O presidente da Colômbia, Gustavo Petro, discursa durante uma cerimônia militar para apresentar os novos comandantes das Forças Armadas em Bogotá, em 29 de dezembro de 2025. (Foto de Sergio Yate / AFP)

Gustavo Petro expressa temor de captura pelos EUA

O presidente da Colômbia, Gustavo Petro, revelou nesta sexta-feira (9) que temeu ser capturado pelos Estados Unidos, semelhante ao que ocorreu com o presidente da Venezuela, Nicolás Maduro, no último final de semana. Em entrevista ao jornal espanhol El País, Petro afirmou que uma conversa telefônica com o presidente americano Donald Trump, realizada na quarta-feira (7), pode ter amenizado a tensão entre os dois países.

Petro confirmou que Trump mencionou a possibilidade de “fazer coisas ruins” na Colômbia, sugerindo que os EUA estavam planejando uma operação militar. Após essa conversa, o presidente colombiano acredita que as ameaças se “congelaram”, embora tenha admitido que pode estar equivocado.

Segurança e defesa na Colômbia

Apesar de expressar seu temor, Petro não reforçou sua segurança pessoal. Ele destacou que a Colômbia não possui defesa aérea, uma vez que os conflitos são internos e os guerrilheiros não dispõem de armamentos avançados. Para ele, a única defesa eficaz é o apoio do povo, e por isso convocou uma resistência popular.

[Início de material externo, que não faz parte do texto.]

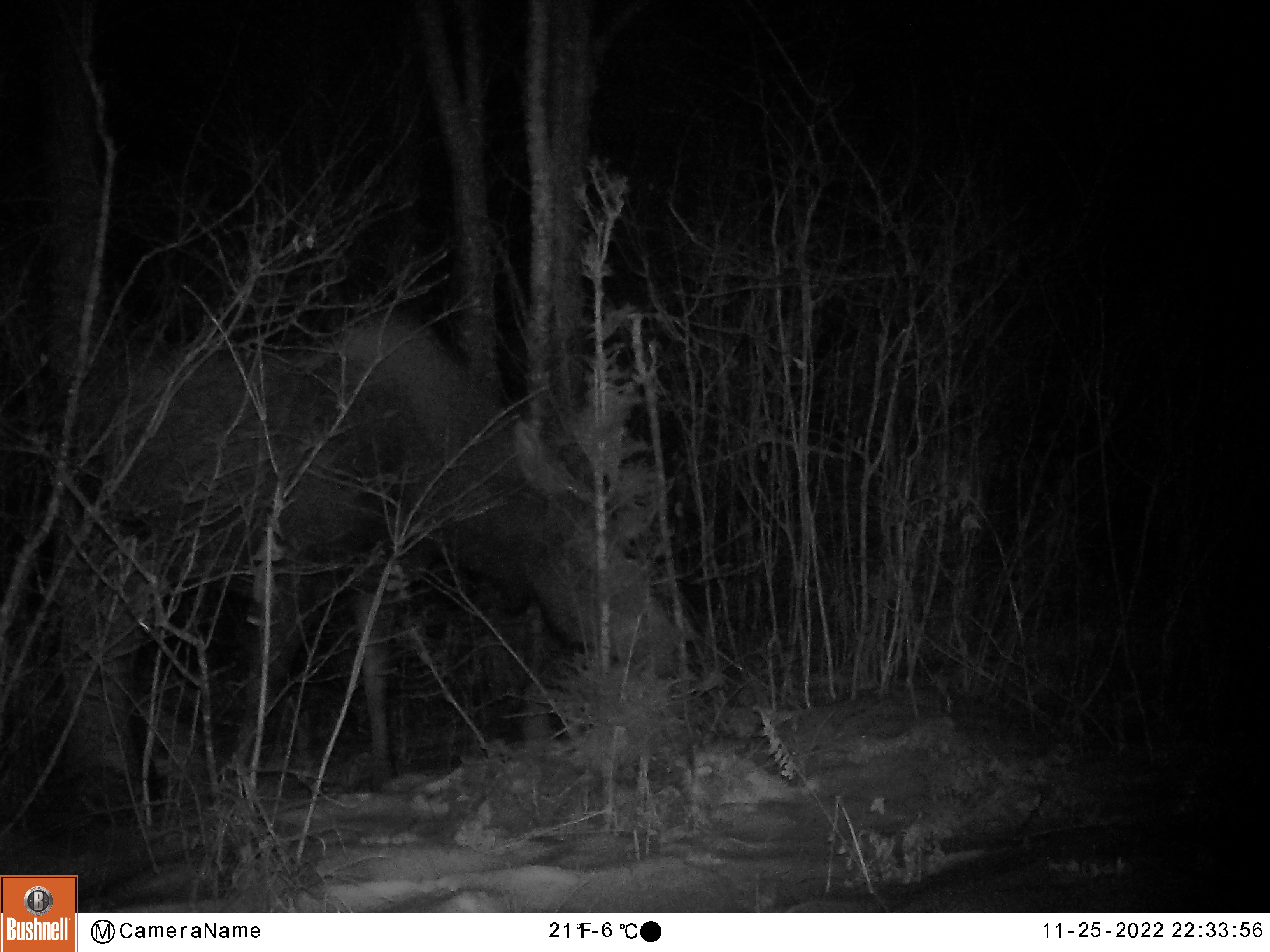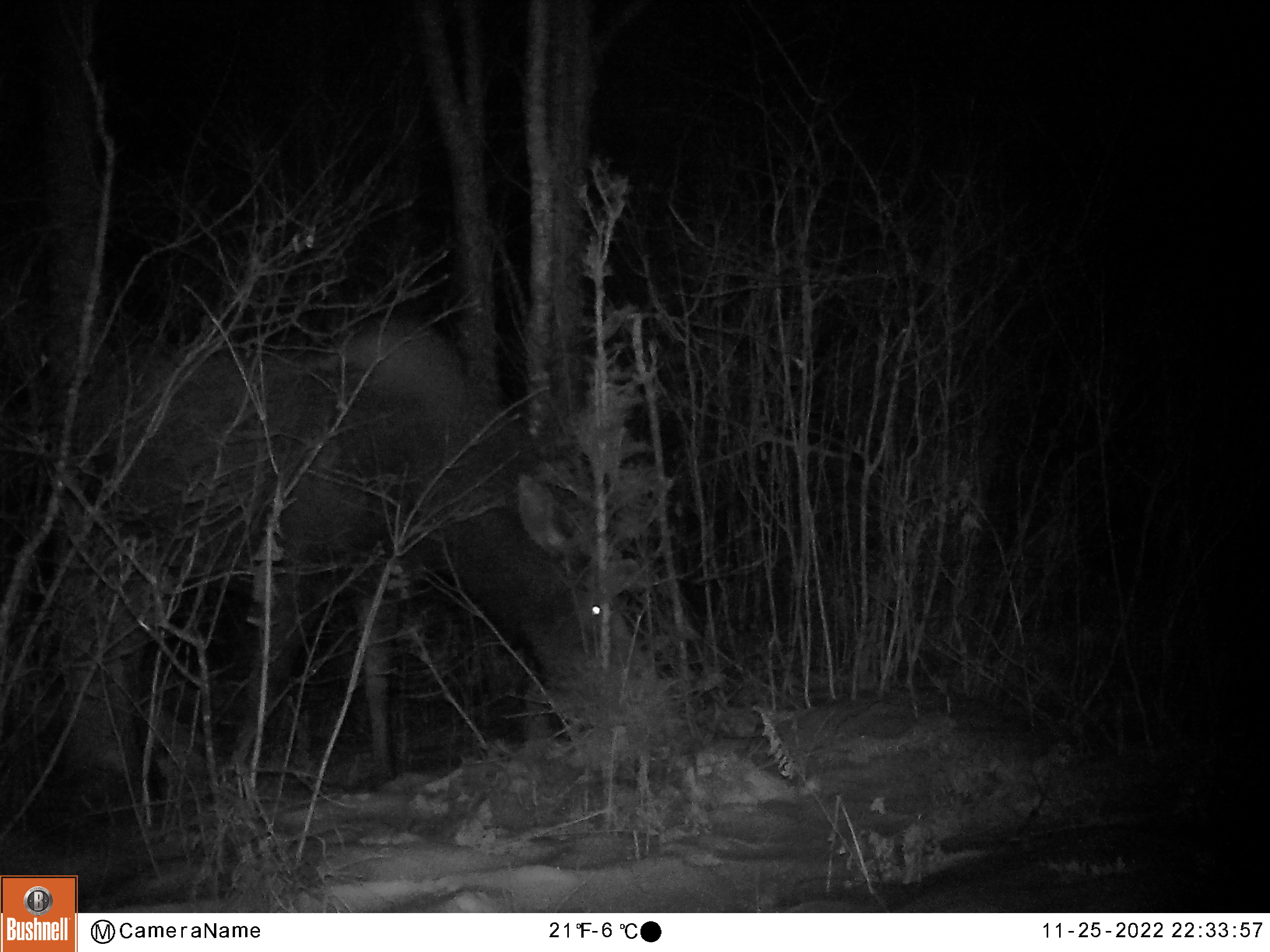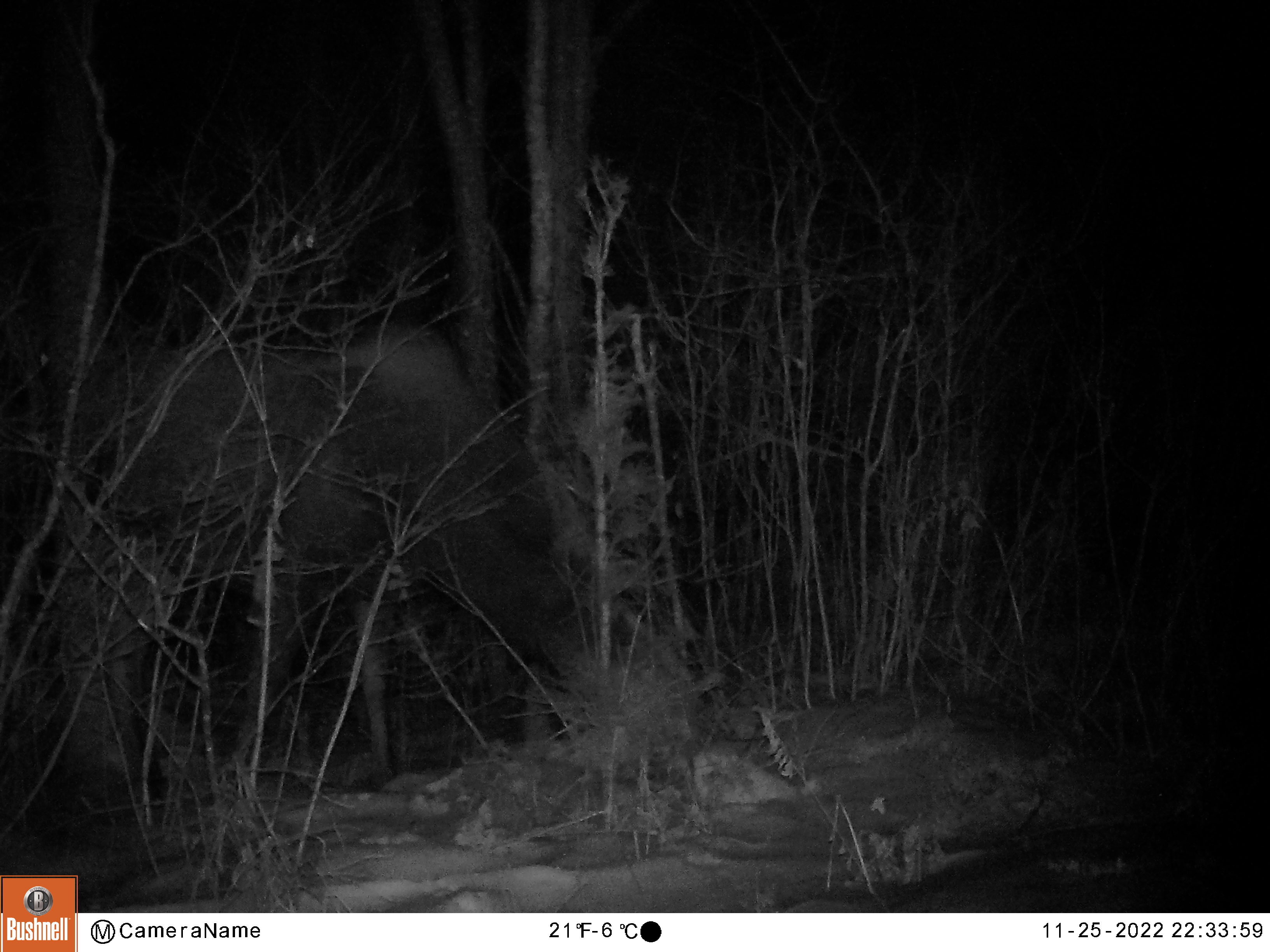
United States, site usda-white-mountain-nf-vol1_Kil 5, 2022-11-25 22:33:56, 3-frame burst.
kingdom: Animalia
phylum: Chordata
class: Mammalia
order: Artiodactyla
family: Cervidae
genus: Alces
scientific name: Alces alces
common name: moose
Moose (Alces alces).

Divisão e desafios na Venezuela

No último sábado, Maduro foi sequestrado pelo governo dos EUA e levado para julgamento em Nova York. Sua vice, Delcy Rodríguez, assumiu a presidência interina. Petro mencionou que tem conversado com Rodríguez, ressaltando a necessidade de fortalecer a unidade latino-americana e a importância de unir o povo venezuelano para evitar a colonização.

Durante a entrevista, Petro afirmou que sua posição em relação à Venezuela não difere muito da defendida pelos EUA, mas enfatizou que qualquer transição política deve surgir do diálogo interno, e não ser imposta externamente. Ele acredita que o papel dos EUA deve ser o de facilitar esse diálogo junto com outros países da América Latina.